Unless your Max_consecutive_prod is unusually aware of how it is being called, you will also get erroneous results "wrapping" from the end of one row to the next, and from one process_...() call to the next.
Suppose you flattened the grid so that it was just 400 numbers in a row, reading left to right and then top to bottom. The topmost row would consist of the first 20 numbers (that is, indices 0, ..., 19); the second rwo of the next 20 numbers, etc. In general, row i (starting from 0) would correspond to indices i*20, i*20 + 1, i*20 + 2, ..., i*20 + 19.

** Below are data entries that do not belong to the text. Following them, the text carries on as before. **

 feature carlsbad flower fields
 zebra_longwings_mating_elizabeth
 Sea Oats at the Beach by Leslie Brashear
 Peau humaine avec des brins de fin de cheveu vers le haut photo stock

Now, what about columns? The leftmost column starts at position 0, just like the topmost row. It's next element at position 20 (the first element in the second row), and then 40, and... So it's not hard to see that the indices for column j are j, j + 20, j + 40, ..., j + 19*20.
Diagonals are not much different. Try it on paper (grid-ruled paper is good for this sort of thing.)

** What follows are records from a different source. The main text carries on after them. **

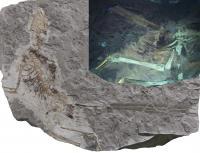 <i>Epidexipteryx</i>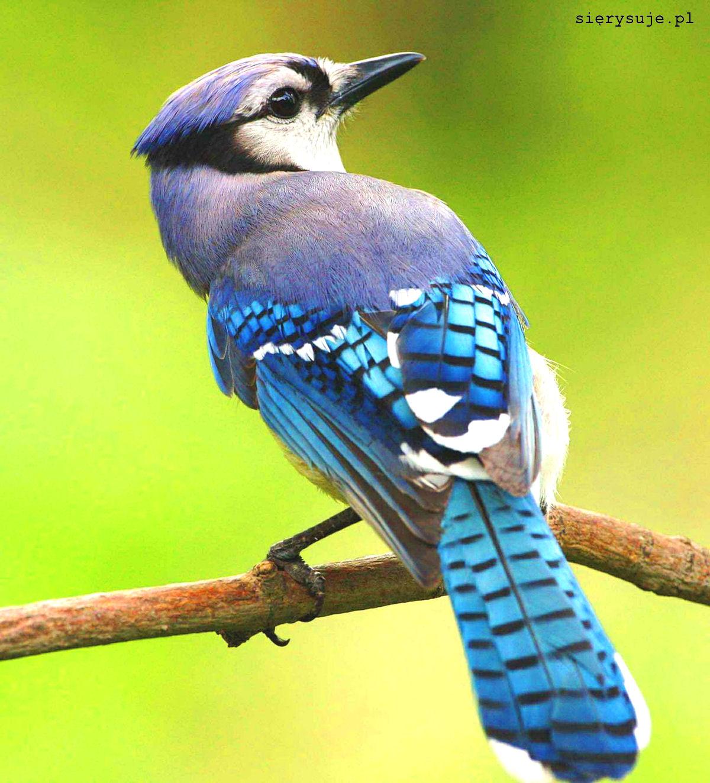 sierysuje.pl jak namalować pióro ptasie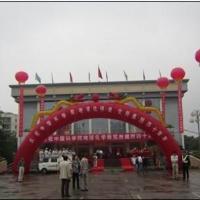 杭州婚庆气球拱门-出租租赁电话多少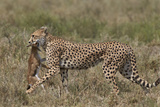 Cheetah (Acinonyx Jubatus) Carrying a Thomson's Gazelle (Gazella Thomsonii) Calf Photographic Print by James Hager
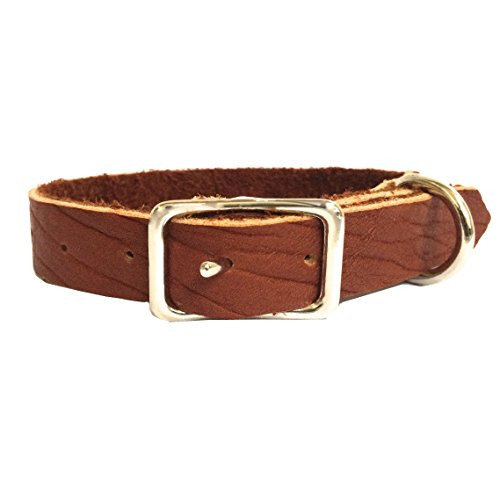 Bison Brown Handmade Dog (Bison Leather Dog Collar)
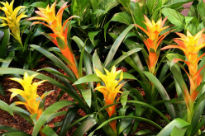 picture of Bromeliad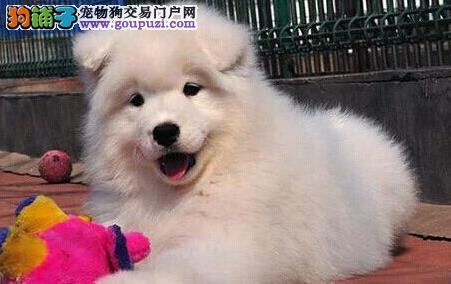 三亚知名犬舍出售雪白色的萨摩耶幼犬 保证品质售后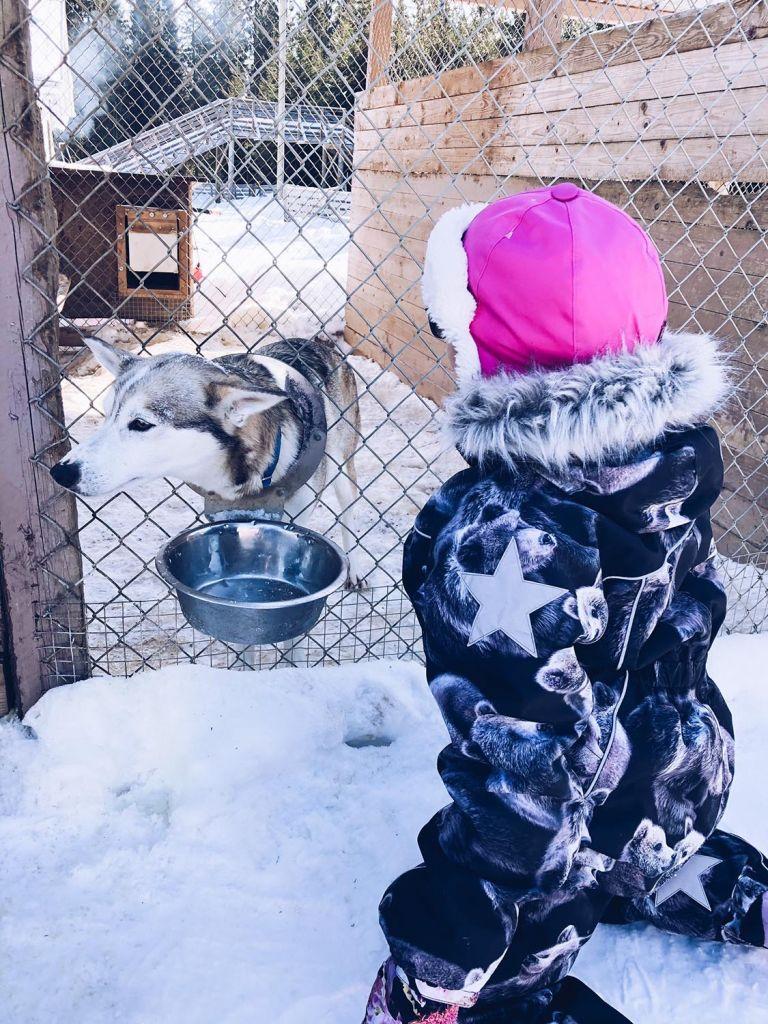 Tyttö juttelee koiralle, joka on aidan takana.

One more hint: Does it make a difference if you find the product of four elements, multiplying left-to-right, than the same four elements multiplying right-to-left?
First, the Context object approach - this just packages the arguments to the support functions mentioned in my comment on your question... it's about as useful as the problem was significant ;-].
struct Context
{
unsigned& proxMax;
int i, j;
Max_consecutive_prod mcp;
Context(unsigned& prodMax) : prodMax(prodMax) { }
};
template <size_t size> unsigned process_diag_lower(const unsigned (&grid)[size][size])
{
unsigned prodMax = 0;
for (int init = 0; init < size; ++init)
{
Context context(prodMax);
for (context.i = init, context.j = 0; context.i < size && context.j < size; ++context.i, ++context.j)
loop_ij(context);
loop_outer(context);
}
return prodMax;
}
Visitor pattern. Now, I said in my comment "you don't show us enough loop bodies to see the common requirements", and haven't seen anything since, so on the basis of the one body I've seen - namely:
template <size_t size> unsigned process_row(const unsigned (&grid)[size][size])
{
unsigned prodMax = 0;
for (int i = 0; i < size; ++i)
{
Max_consecutive_prod mcp;
for (int j = 0; j < size; ++j)
{
mcp.input(grid[i][j]);
}
if (mcp.result() > prodMax)
{
prodMax = mcp.result();
}
}
return prodMax;
}
The above can be split:
template <size_t size, template Visitor>
unsigned visit_row(const unsigned (&grid)[size][size], Visitor& visitor)
{
for (int i = 0; i < size; ++i)
{
for (int j = 0; j < size; ++j)
visitor.inner{grid[i][j]);
visitor.outer();
}
return visitor.result();
}
struct Visitor
{
unsigned prodMax;
Max_consecutive_prod mcp;
Visitor() : prodMax(0) { }
void inner(unsigned n) { mcp.input(n); }
void outer()
{
if (mcp.result() > prodMax) prodMax = mcp.result();
mcp = Max_consecutive_prod(); // reset for next time...
}
unsigned result() const { return prodMax; }
};
This way, the same Visitor class can be combined with your various grid-element iteration routines.